A new recognition for La Locanda di Pietracupa and its chefs.
After being assigned the task by Pasta Agnesi, a company that is part of the Colussi multinational group, they showed important chefs from Taipei and Bangkok how to best use typical Italian products such as pasta and its sauces.
Chosen to represent Italian cuisine and traditions in the East, Monica and Franca were responsible for the choice of raw materials, the recipes' preparation and photo shoots, and a large, final, live demonstration.
Monica and Franca took traditional and classic Italian flavors from Tuscan cuisine and rendered them more appetizing to Eastern palates, receiving accolades throughout their cooking show tour.
"We were welcomed with great enthusiasm and it was a thrill to see the interest and participation in our work, recipes, and products that all have a unique story to tell; this is what distinguishes us from the rest of the world" said Monica, with the pride of a chef who truly loves her land and her work.
"Italy and Tuscany have a heritage that must be spread through the teaching of recipes, cooking methods, interpretations, and presentations of the dishes: to see our work appreciated so far away from Chianti has made us truly happy," said Franca, a chef who knows how to create that mix of tradition, talent, ingenuity, and creativity that is so appreciated abroad.

- - -

- **WHAT TO WORK ON**
• 1. In the article about La Locanda di Pietracupa, which company gave the chefs their assignment?
• 2. Rewrite the article about La Locanda di Pietracupa starting at "Chosen to represent" and ending at "and her work.", replacing "cooking show tour" with "culinary tour".
These lines come from a separate source.

(Excerpts from a spatial reasoning dataset)
- - -

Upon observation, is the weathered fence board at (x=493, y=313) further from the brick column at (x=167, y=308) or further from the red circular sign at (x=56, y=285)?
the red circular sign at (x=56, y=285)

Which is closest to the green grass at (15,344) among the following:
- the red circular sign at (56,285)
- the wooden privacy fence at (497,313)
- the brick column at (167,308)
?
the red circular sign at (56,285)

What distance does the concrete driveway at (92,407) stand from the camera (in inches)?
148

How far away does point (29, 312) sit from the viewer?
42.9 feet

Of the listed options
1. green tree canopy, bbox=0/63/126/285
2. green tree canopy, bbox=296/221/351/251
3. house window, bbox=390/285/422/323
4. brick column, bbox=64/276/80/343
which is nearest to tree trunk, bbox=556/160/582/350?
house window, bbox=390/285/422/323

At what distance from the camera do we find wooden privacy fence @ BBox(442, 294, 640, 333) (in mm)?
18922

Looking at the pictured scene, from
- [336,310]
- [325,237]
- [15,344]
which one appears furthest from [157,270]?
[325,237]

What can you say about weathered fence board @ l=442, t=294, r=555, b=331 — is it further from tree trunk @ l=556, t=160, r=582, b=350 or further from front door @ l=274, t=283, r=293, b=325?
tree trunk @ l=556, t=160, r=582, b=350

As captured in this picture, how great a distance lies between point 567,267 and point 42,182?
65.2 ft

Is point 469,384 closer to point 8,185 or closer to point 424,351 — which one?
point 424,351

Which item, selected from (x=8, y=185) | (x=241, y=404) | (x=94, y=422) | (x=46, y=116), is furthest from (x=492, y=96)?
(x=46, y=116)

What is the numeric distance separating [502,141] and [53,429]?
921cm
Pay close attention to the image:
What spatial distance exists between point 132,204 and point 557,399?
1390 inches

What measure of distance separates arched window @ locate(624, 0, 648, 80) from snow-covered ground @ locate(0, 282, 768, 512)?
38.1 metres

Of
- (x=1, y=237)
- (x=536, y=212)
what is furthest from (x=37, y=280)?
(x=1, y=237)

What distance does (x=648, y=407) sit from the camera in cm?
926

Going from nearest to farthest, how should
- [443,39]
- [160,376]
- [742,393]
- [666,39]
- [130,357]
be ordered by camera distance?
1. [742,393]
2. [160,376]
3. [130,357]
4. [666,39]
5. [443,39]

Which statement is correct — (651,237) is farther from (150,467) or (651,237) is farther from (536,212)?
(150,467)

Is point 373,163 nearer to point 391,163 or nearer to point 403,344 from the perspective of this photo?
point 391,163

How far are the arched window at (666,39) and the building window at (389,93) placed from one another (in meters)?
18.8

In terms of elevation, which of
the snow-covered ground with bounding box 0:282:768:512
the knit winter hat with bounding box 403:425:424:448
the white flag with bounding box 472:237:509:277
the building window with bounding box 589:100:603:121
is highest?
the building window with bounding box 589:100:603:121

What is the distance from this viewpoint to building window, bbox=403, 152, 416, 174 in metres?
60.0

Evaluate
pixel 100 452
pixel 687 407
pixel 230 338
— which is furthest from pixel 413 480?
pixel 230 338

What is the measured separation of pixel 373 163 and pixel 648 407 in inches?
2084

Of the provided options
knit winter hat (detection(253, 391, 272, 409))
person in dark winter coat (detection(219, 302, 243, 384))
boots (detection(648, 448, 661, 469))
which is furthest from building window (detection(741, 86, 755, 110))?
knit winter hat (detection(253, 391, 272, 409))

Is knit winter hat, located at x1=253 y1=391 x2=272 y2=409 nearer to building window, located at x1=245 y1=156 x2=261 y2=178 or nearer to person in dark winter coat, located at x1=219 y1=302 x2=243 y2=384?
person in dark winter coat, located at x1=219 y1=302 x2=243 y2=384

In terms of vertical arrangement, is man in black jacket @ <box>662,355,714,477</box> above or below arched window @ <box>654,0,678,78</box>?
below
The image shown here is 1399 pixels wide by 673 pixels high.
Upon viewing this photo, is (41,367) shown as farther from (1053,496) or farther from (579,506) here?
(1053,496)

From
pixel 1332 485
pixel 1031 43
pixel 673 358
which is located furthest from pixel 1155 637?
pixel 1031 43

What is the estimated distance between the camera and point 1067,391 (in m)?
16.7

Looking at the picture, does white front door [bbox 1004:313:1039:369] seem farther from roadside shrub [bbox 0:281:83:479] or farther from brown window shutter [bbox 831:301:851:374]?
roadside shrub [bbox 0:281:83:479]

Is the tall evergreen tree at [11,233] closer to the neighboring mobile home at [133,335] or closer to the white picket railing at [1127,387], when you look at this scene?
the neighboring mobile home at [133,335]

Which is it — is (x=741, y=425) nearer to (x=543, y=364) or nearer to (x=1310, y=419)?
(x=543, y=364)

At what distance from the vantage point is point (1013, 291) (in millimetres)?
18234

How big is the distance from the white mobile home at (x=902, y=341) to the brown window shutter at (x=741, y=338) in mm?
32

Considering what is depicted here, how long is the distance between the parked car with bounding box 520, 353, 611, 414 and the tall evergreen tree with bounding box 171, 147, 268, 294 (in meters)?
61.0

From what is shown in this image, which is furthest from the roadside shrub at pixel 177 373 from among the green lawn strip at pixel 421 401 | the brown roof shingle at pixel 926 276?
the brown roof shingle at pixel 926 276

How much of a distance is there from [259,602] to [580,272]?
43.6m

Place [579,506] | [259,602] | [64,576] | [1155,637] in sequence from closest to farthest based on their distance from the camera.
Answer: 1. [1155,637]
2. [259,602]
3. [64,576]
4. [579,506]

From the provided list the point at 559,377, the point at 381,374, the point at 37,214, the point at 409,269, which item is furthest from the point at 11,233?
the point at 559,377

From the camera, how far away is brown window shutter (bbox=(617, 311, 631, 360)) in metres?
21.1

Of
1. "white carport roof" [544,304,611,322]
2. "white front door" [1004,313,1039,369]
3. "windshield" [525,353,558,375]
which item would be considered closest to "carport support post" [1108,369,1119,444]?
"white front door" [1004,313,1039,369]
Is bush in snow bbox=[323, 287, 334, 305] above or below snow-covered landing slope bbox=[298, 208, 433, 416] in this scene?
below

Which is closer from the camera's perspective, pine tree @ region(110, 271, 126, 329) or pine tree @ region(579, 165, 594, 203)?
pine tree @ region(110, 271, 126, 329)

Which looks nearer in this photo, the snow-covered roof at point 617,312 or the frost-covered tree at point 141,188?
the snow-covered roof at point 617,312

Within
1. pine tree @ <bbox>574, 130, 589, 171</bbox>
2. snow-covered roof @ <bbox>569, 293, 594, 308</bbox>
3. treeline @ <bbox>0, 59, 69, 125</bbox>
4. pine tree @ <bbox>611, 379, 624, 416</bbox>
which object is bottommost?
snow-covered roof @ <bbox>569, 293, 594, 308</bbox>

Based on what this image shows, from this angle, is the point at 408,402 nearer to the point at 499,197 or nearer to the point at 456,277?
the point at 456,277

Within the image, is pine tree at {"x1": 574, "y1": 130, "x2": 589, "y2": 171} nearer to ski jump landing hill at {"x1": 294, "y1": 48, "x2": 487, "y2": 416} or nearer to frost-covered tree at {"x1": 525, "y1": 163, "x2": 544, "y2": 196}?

- - -

- **RESULTS FOR THE EXERCISE**
• 1. Pasta Agnesi, a company in the Colussi multinational group.

• 2.
Chosen to represent Italian cuisine and traditions in the East, Monica and Franca were responsible for the choice of raw materials, the recipes' preparation and photo shoots, and a large, final, live demonstration.
Monica and Franca took traditional and classic Italian flavors from Tuscan cuisine and rendered them more appetizing to Eastern palates, receiving accolades throughout their culinary tour.
"We were welcomed with great enthusiasm and it was a thrill to see the interest and participation in our work, recipes, and products that all have a unique story to tell; this is what distinguishes us from the rest of the world" said Monica, with the pride of a chef who truly loves her land and her work.